▶ [TASK DETAILS]: Switch every "camera" in the lines below to "observer" and change nothing else. Leave the pictures out of your answer.

◆ ◆ ◆ ◆ ◆ ◆ ◆

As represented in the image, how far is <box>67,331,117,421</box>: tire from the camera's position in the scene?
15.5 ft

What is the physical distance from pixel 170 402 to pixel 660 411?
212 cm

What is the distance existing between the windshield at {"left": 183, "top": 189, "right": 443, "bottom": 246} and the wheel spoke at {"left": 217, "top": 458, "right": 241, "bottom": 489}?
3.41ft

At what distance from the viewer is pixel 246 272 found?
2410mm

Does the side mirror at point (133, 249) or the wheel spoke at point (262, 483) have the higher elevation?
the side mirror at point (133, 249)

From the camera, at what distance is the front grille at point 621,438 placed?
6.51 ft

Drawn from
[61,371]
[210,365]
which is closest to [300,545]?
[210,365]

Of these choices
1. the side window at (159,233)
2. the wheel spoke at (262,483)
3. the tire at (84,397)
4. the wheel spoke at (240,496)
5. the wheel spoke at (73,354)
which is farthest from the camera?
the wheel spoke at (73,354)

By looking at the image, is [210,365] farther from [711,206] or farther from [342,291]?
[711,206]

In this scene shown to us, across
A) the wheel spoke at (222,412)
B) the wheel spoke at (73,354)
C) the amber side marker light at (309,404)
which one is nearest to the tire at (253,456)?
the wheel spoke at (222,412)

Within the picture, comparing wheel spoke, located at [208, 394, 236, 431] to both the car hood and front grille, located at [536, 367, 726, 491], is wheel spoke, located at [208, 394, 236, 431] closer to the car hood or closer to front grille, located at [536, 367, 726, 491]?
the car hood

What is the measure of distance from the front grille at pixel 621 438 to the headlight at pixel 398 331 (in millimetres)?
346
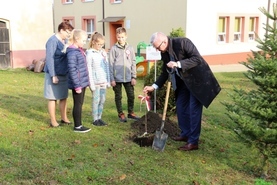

◆ ◆ ◆ ◆ ◆ ◆ ◆

▶ [TASK SOLUTION]:
As represented in the image, how far is <box>67,331,117,421</box>: tire from the observer's position in the scene?
15.5 ft

What is the physical distance from pixel 170 402 to pixel 660 411?
212 cm

What is the distance existing between the windshield at {"left": 183, "top": 189, "right": 443, "bottom": 246} and the wheel spoke at {"left": 217, "top": 458, "right": 241, "bottom": 489}?
3.41ft

At what distance from the viewer is pixel 246 272 found?
2410mm

Does the side mirror at point (133, 249) or the wheel spoke at point (262, 483) have the higher elevation?
the side mirror at point (133, 249)

From the observer, at what distance is the front grille at point 621,438 placed?
6.51 ft

Drawn from
[61,371]
[210,365]
which is closest to [300,545]?
[210,365]

Of these choices
1. the side window at (159,233)
2. the wheel spoke at (262,483)
3. the tire at (84,397)
4. the wheel spoke at (240,496)
5. the wheel spoke at (73,354)
which is farthest from the observer?
the wheel spoke at (73,354)

By looking at the image, is [210,365] farther from [711,206] or farther from [342,291]?
[711,206]

In this scene shown to us, across
A) the wheel spoke at (222,412)
B) the wheel spoke at (73,354)
C) the amber side marker light at (309,404)
which one is nearest to the tire at (253,456)?
the wheel spoke at (222,412)

Within the picture, comparing wheel spoke, located at [208, 394, 236, 431] to both the car hood and front grille, located at [536, 367, 726, 491], is wheel spoke, located at [208, 394, 236, 431] closer to the car hood or closer to front grille, located at [536, 367, 726, 491]?
the car hood

What is the measure of distance from the front grille at pixel 621 438 to the headlight at pixel 398 331 (in millimetres)?
346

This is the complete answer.